Investors spent much of the second quarter focused on the likelihood and possible timing of interest rate hikes by the U.S. Federal Reserve. The assessment of rate expectations became especially uncertain after an abysmal U.S. employment report for May cast the perceived strength of the economy into doubt. But attentions turned abruptly in the last week of June to the political turmoil and potential economic fallout of the British vote to exit the European Union (Brexit).
The recovery of the Canadian dollar seen in Q1 versus the U.S. greenback continued into April but slipped back over the next two months to the levels unchanged for the quarter. However, strength in the U.S. dollar index, especially late in the quarter that dragged along the Loonie relative to European and Asian currencies, took a modest toll on Canadian-dollar returns of most non-U.S. foreign equities, compared to their local currency returns.
After a quick post-Brexit bounce, the Canadian index closed the month showing solid gains on both a quarterly and year-to-date basis, effectively erasing the decline of 2015’s second half.
In Canada, the S&P/TSX had been continuing its climb from January’s lows for most of the quarter until Brexit concerns and the resulting U.S. dollar strength and faltering oil prices stalled the advance. After a quick post-Brexit bounce, the Canadian index closed the month showing solid gains on both a quarterly and year-to-date basis, effectively erasing the decline of 2015’s second half. Gold led the way, boosted by Brexit turmoil, pushed-out Fed hike expectations, and negative interest rates in Europe and Japan.

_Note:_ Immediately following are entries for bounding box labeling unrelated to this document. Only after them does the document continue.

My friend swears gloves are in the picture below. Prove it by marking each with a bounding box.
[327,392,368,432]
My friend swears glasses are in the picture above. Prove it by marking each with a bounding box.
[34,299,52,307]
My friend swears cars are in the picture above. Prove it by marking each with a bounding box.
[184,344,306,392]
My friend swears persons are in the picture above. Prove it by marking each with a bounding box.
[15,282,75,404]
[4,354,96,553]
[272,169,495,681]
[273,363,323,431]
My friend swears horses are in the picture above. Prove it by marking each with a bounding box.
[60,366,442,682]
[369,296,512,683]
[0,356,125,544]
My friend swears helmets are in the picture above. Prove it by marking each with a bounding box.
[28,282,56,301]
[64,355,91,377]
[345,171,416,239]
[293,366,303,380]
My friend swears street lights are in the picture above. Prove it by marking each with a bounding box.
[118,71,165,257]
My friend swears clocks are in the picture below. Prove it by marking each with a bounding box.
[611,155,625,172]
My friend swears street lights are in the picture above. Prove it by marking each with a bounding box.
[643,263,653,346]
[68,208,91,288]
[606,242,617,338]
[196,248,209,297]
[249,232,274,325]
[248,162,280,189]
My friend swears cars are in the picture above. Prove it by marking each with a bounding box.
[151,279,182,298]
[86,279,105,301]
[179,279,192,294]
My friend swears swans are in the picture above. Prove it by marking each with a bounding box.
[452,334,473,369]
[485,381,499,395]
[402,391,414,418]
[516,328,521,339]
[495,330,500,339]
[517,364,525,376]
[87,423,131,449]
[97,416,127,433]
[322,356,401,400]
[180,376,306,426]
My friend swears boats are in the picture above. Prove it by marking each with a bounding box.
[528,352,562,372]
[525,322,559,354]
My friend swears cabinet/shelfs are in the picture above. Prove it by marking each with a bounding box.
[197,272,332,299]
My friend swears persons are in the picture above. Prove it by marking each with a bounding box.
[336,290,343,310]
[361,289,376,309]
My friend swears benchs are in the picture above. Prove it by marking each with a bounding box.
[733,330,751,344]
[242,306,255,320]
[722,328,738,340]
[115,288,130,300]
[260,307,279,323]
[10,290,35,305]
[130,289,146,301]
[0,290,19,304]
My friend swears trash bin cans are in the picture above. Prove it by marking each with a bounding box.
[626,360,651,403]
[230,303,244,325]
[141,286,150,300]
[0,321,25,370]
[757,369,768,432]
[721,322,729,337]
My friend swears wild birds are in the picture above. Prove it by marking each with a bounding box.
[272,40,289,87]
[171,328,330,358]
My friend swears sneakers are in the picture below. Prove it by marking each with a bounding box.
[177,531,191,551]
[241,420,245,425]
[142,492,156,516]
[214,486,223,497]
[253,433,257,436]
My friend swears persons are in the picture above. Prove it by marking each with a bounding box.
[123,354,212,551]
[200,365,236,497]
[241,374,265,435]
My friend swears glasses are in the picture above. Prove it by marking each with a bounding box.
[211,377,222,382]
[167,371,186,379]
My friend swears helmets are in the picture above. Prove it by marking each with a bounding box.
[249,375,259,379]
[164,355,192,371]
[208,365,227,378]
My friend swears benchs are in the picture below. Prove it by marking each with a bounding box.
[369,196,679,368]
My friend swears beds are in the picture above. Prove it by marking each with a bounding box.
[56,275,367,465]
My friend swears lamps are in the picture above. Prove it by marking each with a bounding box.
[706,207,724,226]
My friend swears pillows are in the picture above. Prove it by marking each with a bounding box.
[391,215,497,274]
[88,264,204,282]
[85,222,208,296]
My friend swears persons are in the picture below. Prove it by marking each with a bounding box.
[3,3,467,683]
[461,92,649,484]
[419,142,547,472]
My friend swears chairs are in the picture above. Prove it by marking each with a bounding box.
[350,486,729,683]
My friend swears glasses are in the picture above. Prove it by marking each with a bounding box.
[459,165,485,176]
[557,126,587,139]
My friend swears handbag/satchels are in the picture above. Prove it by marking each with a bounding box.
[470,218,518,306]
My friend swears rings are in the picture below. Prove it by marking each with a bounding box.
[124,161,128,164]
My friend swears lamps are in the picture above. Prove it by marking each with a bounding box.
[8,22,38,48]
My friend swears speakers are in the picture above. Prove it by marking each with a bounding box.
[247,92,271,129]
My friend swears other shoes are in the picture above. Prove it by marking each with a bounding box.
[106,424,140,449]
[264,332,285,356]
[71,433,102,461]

In the U.S., both the S&P 500 and Dow Jones Industrial indices traded mostly sideways in narrow ranges for the quarter until the bounce back from the knee-jerk Brexit selloff helped them each squeeze out small gains for the quarter. Energy was the quarter’s best performing sector, spurred by a nearly 30% rise in oil prices. The defensive yield plays of the Utilities and Telecom Services sectors also had strong quarters, solidifying their clear leadership in year-to-date returns as Fed rate hike expectations were pushed further out.
Much like the U.S. equity indices, the MSCI World Index treaded water most of Q2 following a sharp dip and recovery in Q1. The modest regional advances in the Americas, Japan and parts of Asia were largely offset by weakness in Europe and the U.K. The MSCI Europe Index was unable to recover from the Brexit shock the way its brethren did.
The third quarter promises to be a period of heightened volatility as Brexit implications are digested by investors. Meanwhile, second quarter earnings results and further employment data in the U.S. should help clarify the state of U.S. economic growth and the future path of interest rates.